I went through this, you have balance the ass kissing enthusiastic tone of the letter with the justifying that you would bring something worthwhile to their lab. Dressing up the words isn't too bad, some profs find it refreshing that you can read/write/hopefully speak the King's English to some extent.

Ambivalent Academic said...

Dude, right now it's the *Queen's* English.

Otherwise, Toaster, GR is right. Be able to say something intelligent about their work that demonstrates that you've read more than just the abstract, and why you're particularly interested.

Ass-kiss - check!

Then tell them why they want you. This will probably be more interesting to them.

Hook - check!

quietandsmalladventures said...

first write bland email (and i agree with both AA and GR). second visit and impress them with your earnestness and interest. if that fails, blink the bambi eyes and they'll be putty :)

learnhexadecimal said...

If you actually open your emails with the words "Banal Salutations", you might not get a lot of positive responses, but it'll be fucking awesome.

Real advice (take with several grains of salt, since I'm still a lowly undergrad and much crazier than you are): Inject as much personality as you think you can get away with. Your enthusiasm is refreshing, and the kind of person who'll like it is probably the kind of person you'll like working with.

Science Bear said...

I agree with the statements above, but having a lot of professor friends now, I would not overlook addressing them as DOCTOR.

I believe several months ago the Goddess Isis even wrote a post about how irksome it is to get an email addressing her as "Mrs" or even worse "Isis". You can always go less formal if they reply with Bob instead of Dr Smith, but it is hard to take back the reception of informality after you press send.

Jason said...

Thankfully Ambivalent caught that before I did, but dude!

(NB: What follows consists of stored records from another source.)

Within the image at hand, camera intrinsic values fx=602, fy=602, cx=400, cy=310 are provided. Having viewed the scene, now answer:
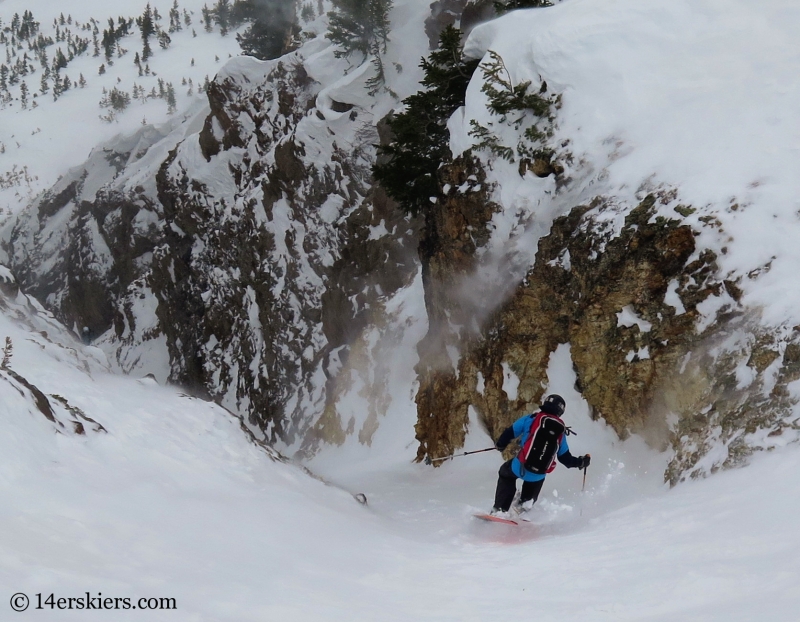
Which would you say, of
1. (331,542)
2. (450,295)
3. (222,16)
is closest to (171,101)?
(222,16)

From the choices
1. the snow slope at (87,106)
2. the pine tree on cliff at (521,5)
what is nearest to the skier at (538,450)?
the pine tree on cliff at (521,5)

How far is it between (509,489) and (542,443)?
93 centimetres

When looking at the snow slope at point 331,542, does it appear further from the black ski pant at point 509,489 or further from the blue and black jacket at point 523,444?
the blue and black jacket at point 523,444

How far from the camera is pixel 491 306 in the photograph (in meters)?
13.8

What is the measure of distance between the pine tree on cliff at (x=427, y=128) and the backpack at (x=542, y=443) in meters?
9.12

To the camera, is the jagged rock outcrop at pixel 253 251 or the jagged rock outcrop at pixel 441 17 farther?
the jagged rock outcrop at pixel 441 17

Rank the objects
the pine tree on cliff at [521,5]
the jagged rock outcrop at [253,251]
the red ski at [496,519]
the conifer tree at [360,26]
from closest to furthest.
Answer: the red ski at [496,519], the pine tree on cliff at [521,5], the jagged rock outcrop at [253,251], the conifer tree at [360,26]

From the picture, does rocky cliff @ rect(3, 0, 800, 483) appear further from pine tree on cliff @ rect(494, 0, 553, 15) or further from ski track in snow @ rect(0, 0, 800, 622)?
pine tree on cliff @ rect(494, 0, 553, 15)

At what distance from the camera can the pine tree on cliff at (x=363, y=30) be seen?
34.1 meters

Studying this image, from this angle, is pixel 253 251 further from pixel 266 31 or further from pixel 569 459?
pixel 569 459

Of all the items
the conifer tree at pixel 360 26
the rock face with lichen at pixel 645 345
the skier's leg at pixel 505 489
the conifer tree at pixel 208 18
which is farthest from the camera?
the conifer tree at pixel 208 18

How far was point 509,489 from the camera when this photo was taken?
27.5 ft

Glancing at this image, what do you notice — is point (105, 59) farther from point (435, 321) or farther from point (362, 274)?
point (435, 321)

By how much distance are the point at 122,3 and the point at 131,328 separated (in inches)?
3575
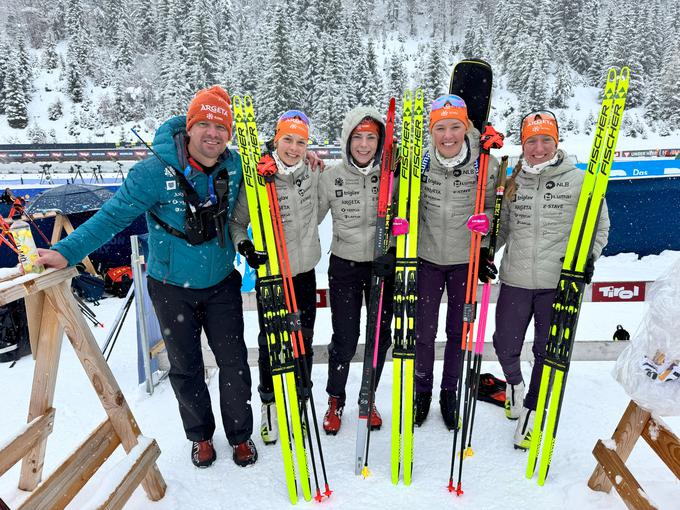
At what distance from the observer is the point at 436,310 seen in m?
2.89

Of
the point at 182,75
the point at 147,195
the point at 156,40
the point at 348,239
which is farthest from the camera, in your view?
the point at 156,40

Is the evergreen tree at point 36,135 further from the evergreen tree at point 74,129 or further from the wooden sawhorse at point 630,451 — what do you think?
the wooden sawhorse at point 630,451

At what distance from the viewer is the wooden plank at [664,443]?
193 centimetres

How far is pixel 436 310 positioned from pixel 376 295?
581mm

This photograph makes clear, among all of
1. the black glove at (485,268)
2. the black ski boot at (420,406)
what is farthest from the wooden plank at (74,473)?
the black glove at (485,268)

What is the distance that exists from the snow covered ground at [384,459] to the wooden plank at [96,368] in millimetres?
375

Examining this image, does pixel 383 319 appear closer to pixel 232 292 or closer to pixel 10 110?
pixel 232 292

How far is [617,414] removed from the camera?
3227 millimetres

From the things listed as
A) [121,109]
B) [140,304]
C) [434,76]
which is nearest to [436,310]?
[140,304]

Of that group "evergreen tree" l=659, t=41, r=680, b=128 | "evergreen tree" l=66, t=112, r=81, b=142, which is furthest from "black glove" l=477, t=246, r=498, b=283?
"evergreen tree" l=659, t=41, r=680, b=128

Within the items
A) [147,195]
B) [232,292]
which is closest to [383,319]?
[232,292]

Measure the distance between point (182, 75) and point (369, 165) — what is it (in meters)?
40.3

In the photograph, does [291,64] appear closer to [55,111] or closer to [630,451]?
[55,111]

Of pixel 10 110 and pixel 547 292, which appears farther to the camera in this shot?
pixel 10 110
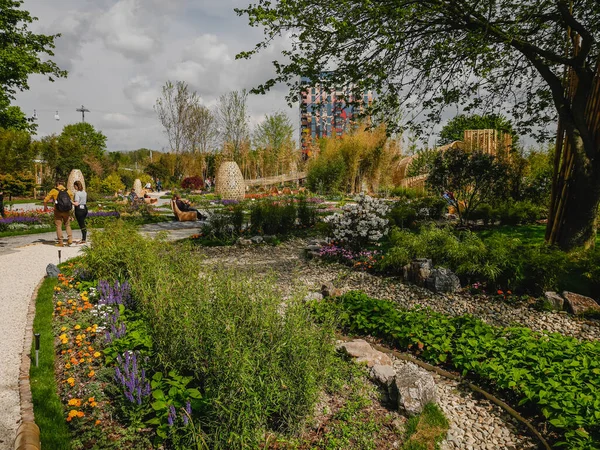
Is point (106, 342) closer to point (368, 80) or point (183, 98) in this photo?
point (368, 80)

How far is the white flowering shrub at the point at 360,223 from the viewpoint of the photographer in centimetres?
723

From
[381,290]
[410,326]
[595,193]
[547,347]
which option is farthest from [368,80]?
[547,347]

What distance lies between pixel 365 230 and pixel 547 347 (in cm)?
405

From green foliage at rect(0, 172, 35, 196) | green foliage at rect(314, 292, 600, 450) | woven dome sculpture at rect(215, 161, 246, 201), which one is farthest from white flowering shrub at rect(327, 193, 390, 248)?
green foliage at rect(0, 172, 35, 196)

Why do you want to go into academia if you don't want to read whole articles?

Ktbug Ladydid said...

Set yourself apart; instead of going on about yourself (I've seen people do this in interviews), ask about their research. Say you've read one of their RECENT papers, and were wondering what they were working on now. Had they solved their unanswered question? Then, tell them a bit about you. You're interests in research, how you're looking at grad schools and labs you could rotate/work in, and feel them out about a lab relationship. Remember, just because you love the research, doesn't mean you'll love them. And vice versa. I think grad school's a bit more about the enthusiasm and learning new techniques than settling your career avenue in stone. And don't forget to actually send in the application!